The Day After Quad Witching – Markets into the Ditch
By Robert Perrego, at 4:19 pm on June 22nd, 2009Friday saw a quadruple witching day for futures and options and the expected volatility of Friday seems to have been deferred into today. Quadruple witching is a day on which stock index futures, stock index options, stock options and single stock futures all expire. This ‘witching’, which is usually thought to create very volatile days, sometimes causes NO volatility as large market players seem to move stocks towards the strike prices at which most of these futures and options go out worthless.
Think about it this way, if you were a size player and you had written (sold) a boat load of puts on a stock to collect the premium, and this stock was starting to trade below the strike price, what would you do? Well, in order not to lose money on those puts you sold you could simply buy the stock all day long holding the price just above the strike price until the end of the day. At the end of this day the options expire and ‘go out’ worthless and you get to keep the put premiums that you collected.
Fast forward to the following Monday – i.e. today; Now you have to sell all that stock you bought protecting your put writing exposure and everything else you were protecting last Friday when the market barely moved and this results in…
Dow Jones Industrials down 200.72 (-2.35%, 8339.01), The S&P 500 was hit for 28.19 points (-3.06%, 893.04) and the Nasdaq down 29.17 (-2.00%, 1426.61).
Leading the market to the downside was once again the energy (-6.01%) and the financial sectors (-5.93%). This pattern of energy and financials leading to the downside should come as no surprise as these two sectors were top upside performers during the rally of the past few months. Traders and investors alike are selling and taking profits from this rally which is bringing a lot of long selling onto the market and hammering the indexes lower. Today EVERY sector traded lower showing traders liquidating positions across the board. Hello volatility!
Checking in on the bank stocks in the news on the way up and now on the way down; Goldman Sachs (NYSE: GS) -$6.12 (-4.3%, $137.01), Morgan Stanley (NYSE: MS) -$1.64 (-5.8%, $26.63), Citigroup (NYSE: C) -$0.17 (-5.4%, $3.00) and Bank of America (NYSE: BAC) -$1.28 (-9.68%, $11.94).
Since the market opened and people like me started writing commentary we have all been trying to connect the dots and give reasons as to why the market goes up or down each day. Fact is, there is always more than one reason (well, almost always) and into the mix today was the World Bank coming out and lowering GDP rates worldwide as well as lengthening their view of how long this recession is going to last. This worldwide decreasing view in economic activity caused oil to drop $2.62 a barrel closing at $66.93 as well as sparking a rout in the commodities pits around the horn. Gold dropped $12.20 and was trading at $921.50 at 4:09 pm.m est, copper was off 5.55%, and in the non-metals corn led the ’softs’ lower dropping 3.34%.

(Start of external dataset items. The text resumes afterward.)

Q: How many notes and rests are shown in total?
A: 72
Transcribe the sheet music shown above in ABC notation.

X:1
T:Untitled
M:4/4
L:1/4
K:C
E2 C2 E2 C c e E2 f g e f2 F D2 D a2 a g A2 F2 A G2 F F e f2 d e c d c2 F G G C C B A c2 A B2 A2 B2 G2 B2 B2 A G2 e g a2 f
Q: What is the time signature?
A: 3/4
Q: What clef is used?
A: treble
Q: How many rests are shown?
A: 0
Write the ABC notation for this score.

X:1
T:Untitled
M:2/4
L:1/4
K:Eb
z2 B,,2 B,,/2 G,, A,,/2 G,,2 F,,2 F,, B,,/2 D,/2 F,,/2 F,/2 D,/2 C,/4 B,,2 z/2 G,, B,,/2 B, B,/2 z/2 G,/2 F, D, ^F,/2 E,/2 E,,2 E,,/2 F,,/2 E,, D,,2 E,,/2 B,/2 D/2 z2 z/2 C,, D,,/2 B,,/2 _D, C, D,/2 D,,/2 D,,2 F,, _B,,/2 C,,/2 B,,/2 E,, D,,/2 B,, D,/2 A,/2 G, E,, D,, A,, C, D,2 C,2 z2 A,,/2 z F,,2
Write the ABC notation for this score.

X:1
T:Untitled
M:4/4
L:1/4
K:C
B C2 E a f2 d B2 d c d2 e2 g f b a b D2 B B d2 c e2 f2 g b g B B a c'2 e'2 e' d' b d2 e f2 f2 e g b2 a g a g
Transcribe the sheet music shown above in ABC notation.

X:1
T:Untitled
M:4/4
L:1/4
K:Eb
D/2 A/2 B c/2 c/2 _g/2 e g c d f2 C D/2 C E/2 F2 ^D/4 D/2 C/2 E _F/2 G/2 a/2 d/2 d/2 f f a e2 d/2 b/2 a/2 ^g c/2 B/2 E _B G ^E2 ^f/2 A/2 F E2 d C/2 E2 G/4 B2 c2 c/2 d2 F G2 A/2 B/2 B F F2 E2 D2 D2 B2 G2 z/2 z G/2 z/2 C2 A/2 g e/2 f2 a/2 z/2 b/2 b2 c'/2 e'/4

After the rapid rally off our March lows it seems the cacophony of commentators calling this a bull market rally in a secular bear market can be right today as the peak of two Thursday’s ago is further and further into the rear-view mirror and the market is now off 6.07% from the rally intra-day high trade of 8877.93.
Technically speaking the Dow traded down to, and closed below it’s 50 day exponential moving average which is at 8382 (Dow close 8339). This is a very closely watched moving average among the technical trading group with a Dow close below this level again tomorrow the technical traders will be selling their longs and getting short left and right. As far as other indicators go, the action seems to be to the downside with the index’s most recent up trend line now solidly broken and most the market oscillators pointing downwards.
On Tuesday we get housing numbers and same store sales as well as the beginning of a two day Fed meeting with their announcement expected Wednesday at 2:15 pm. With unemployment high and climbing no one expects the Fed to increase rates and, again, with unemployment numbers this high I would not expect any ‘green shoots’ in the economic numbers any time soon.
Witch into the Ditch and look out below!